### WRITTEN EXERCISE
Can you pull out the lines below word for word, starting at the line that contains "If you line up" and stopping after the line that contains "3. pixel 219 328"?

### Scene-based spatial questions
<<<<

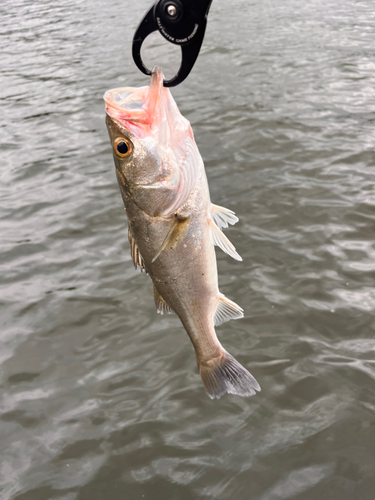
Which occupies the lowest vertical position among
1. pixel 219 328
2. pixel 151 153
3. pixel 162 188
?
pixel 219 328

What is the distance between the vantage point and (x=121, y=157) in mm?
2359

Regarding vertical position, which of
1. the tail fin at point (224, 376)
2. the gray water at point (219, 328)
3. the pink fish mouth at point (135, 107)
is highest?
the pink fish mouth at point (135, 107)

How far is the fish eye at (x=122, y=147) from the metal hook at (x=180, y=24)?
1.24 feet

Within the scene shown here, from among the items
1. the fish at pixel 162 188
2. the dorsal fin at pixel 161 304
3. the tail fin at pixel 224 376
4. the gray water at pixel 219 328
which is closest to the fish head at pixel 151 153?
the fish at pixel 162 188

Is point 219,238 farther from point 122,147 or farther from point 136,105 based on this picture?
point 136,105

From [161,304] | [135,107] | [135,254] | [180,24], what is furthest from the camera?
[161,304]

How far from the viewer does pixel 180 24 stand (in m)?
2.05

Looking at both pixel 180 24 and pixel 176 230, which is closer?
pixel 180 24

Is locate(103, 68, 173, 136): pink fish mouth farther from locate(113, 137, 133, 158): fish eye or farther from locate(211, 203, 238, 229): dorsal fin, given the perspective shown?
locate(211, 203, 238, 229): dorsal fin

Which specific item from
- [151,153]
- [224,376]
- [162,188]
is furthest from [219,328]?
[151,153]

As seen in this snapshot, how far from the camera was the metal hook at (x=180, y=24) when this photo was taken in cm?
203

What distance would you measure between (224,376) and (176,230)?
1020mm

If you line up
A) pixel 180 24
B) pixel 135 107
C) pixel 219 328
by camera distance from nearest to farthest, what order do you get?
1. pixel 180 24
2. pixel 135 107
3. pixel 219 328

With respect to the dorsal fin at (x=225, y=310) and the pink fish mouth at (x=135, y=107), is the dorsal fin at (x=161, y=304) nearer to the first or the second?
the dorsal fin at (x=225, y=310)
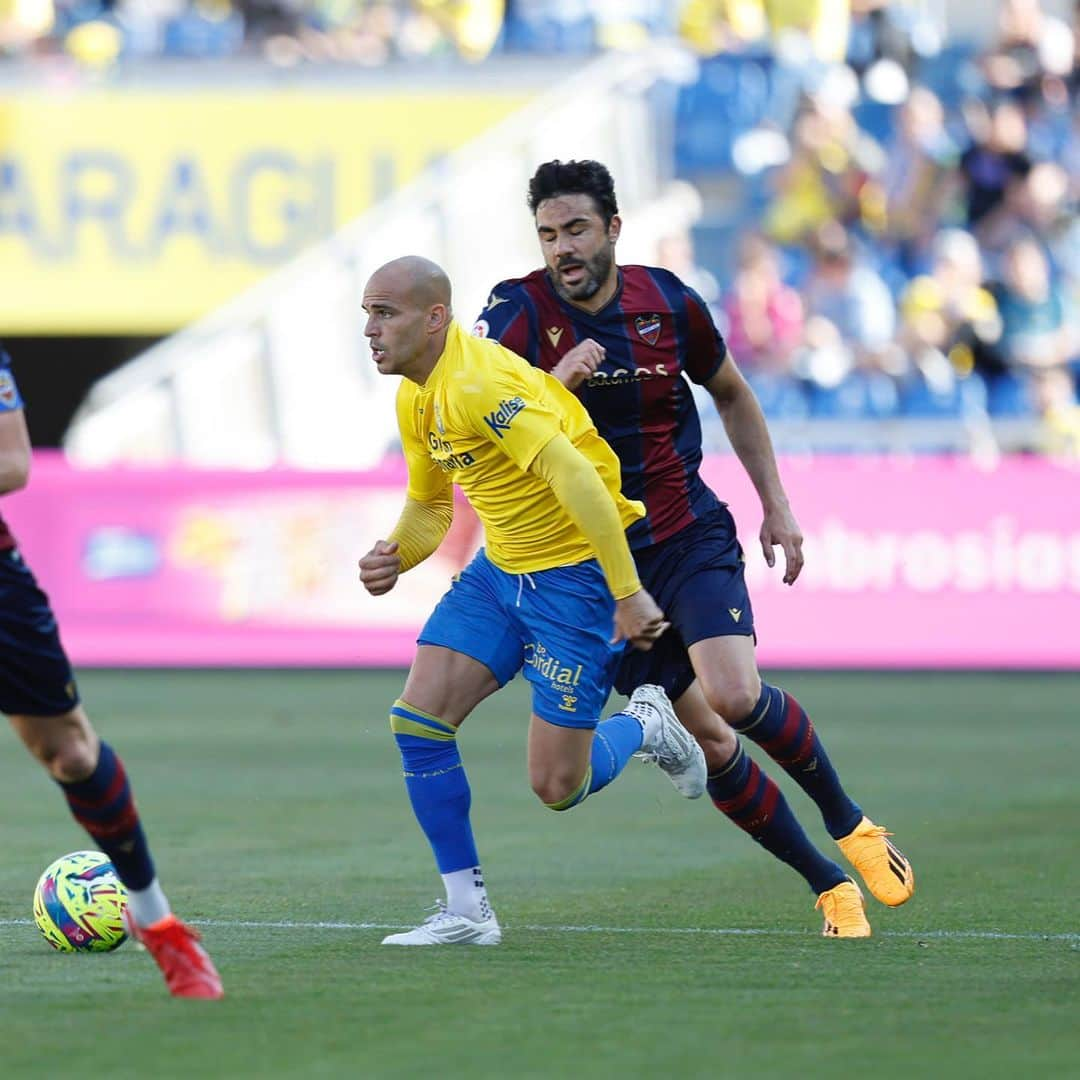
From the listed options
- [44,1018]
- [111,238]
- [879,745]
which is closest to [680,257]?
[111,238]

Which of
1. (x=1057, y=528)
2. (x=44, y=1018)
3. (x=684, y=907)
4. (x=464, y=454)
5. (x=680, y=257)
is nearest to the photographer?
(x=44, y=1018)

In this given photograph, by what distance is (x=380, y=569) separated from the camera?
6707 mm

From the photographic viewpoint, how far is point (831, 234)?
20172 mm

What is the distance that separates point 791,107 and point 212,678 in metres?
8.25

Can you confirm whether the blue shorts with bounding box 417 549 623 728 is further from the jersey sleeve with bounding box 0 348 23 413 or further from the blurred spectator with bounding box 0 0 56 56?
the blurred spectator with bounding box 0 0 56 56

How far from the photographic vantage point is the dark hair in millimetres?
6910

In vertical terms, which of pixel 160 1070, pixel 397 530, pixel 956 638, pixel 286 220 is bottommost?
pixel 956 638

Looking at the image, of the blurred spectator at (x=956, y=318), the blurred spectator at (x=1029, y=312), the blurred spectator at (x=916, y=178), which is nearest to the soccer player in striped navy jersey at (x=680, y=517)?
the blurred spectator at (x=956, y=318)

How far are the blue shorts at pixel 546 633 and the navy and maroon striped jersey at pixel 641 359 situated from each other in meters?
0.52

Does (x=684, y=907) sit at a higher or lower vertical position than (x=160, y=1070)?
lower

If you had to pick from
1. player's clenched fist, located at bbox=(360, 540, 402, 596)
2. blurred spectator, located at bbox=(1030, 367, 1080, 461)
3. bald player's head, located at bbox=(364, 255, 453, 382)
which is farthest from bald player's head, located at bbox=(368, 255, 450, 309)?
blurred spectator, located at bbox=(1030, 367, 1080, 461)

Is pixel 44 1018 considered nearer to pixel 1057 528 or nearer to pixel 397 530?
pixel 397 530

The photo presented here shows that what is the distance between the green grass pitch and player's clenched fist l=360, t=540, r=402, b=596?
1.02 m

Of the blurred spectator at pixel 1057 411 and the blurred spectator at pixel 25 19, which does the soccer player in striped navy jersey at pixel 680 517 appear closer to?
the blurred spectator at pixel 1057 411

>>>>

### PROBLEM SOLUTION
If you line up
A) pixel 180 24
B) pixel 135 107
C) pixel 219 328
by camera distance from nearest to farthest, what order do you get?
1. pixel 180 24
2. pixel 135 107
3. pixel 219 328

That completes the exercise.